Dendrogram visualization in SciPy - Time & Space Complexity
When we create a dendrogram using scipy, we want to know how the time it takes grows as we add more data points.
We ask: How does the work needed to draw the dendrogram change with more samples?
Analyze the time complexity of the following code snippet.
from scipy.cluster.hierarchy import linkage, dendrogram
import numpy as np
# Create random data points
X = np.random.rand(50, 2)
# Compute linkage matrix
Z = linkage(X, method='ward')
# Plot dendrogram
dendrogram(Z)
This code generates 50 random points, computes their hierarchical clustering, and then draws the dendrogram.
Identify the loops, recursion, array traversals that repeat.
- Primary operation: Computing the linkage matrix involves repeatedly merging clusters and updating distances.
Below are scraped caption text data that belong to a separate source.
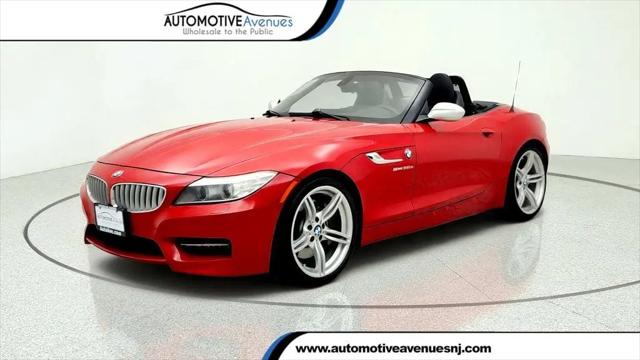 2016 BMW Z4 sDrive35is for sale in Wall Township, NJ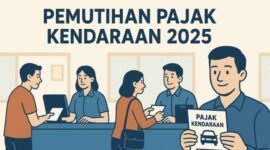 Ilustras: Pemprov DKI Jakarta putihkan pajak kendaraan bermoto mulai 14 Juni-agustus | Ifakta
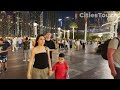 Dubai 🇦🇪 Burj Khalifa, Beautiful Lake, Dubai Fountains [ 4K ] Walking Tour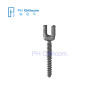 PolyAxial Pedicle Screw Multi-shaft Pedicle Screw Multi-axial Spinal Screw Spine Pedicle Screws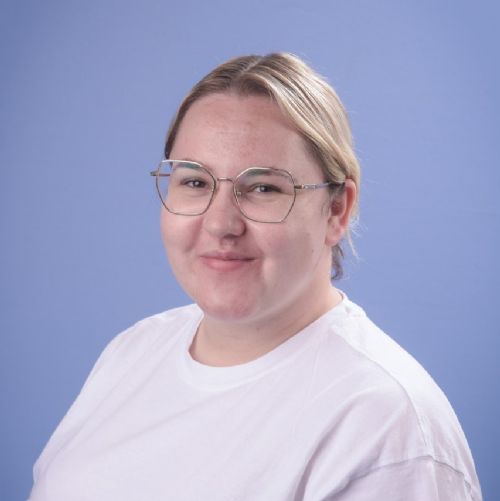 Miss Nicholl, SEN assistant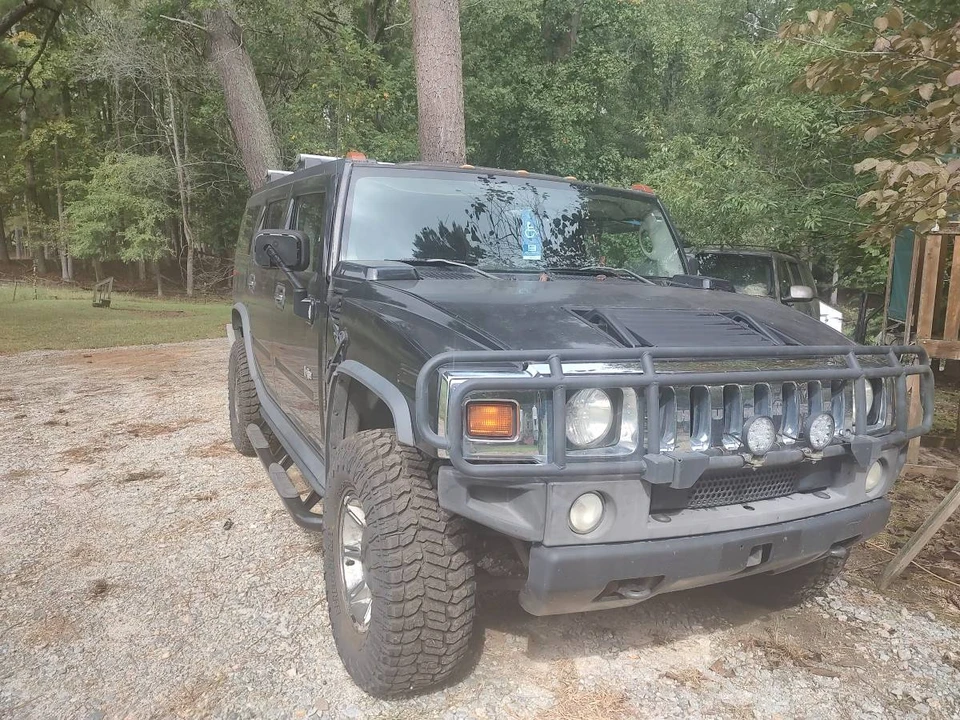 2004 Hummer Hummer H2 - Image 14 of 15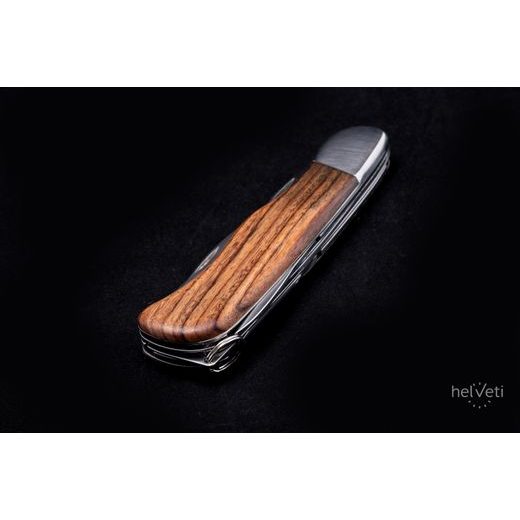 CUȚIT DE BUZUNAR MIKOV HIKER 116-ND-6 BK/KP - BAZAR - BRICEGE DE BUZUNAR - ALTELE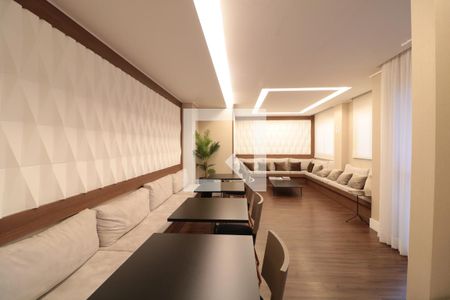 Apartamento para alugar com 38m², 2 quartos e sem vagaÁrea comum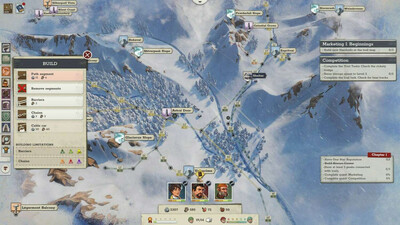Above the Snow - Изображение 1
- How many times: This merging happens roughly once for each pair of clusters until all points are joined, about n-1 times for n points.
As the number of points increases, the number of cluster merges grows quickly because each merge considers distances between clusters.
| Input Size (n) | Approx. Operations |
|---|---|
| 10 | ~100 |
| 100 | ~10,000 |
| 1000 | ~1,000,000 |
Pattern observation: The operations grow roughly with the square of the number of points, so doubling points makes the work about four times bigger.
Time Complexity: O(n²)
This means the time to create the dendrogram grows roughly with the square of the number of data points.
[X] Wrong: "The dendrogram computation time grows linearly with the number of points because we just add one point at a time."
[OK] Correct: Each step merges clusters and recalculates distances between many pairs, so the work grows faster than just adding points one by one.
Understanding how dendrogram creation scales helps you explain clustering performance clearly and shows you can think about algorithm costs in real tasks.
"What if we used a different linkage method that approximates distances? How would the time complexity change?"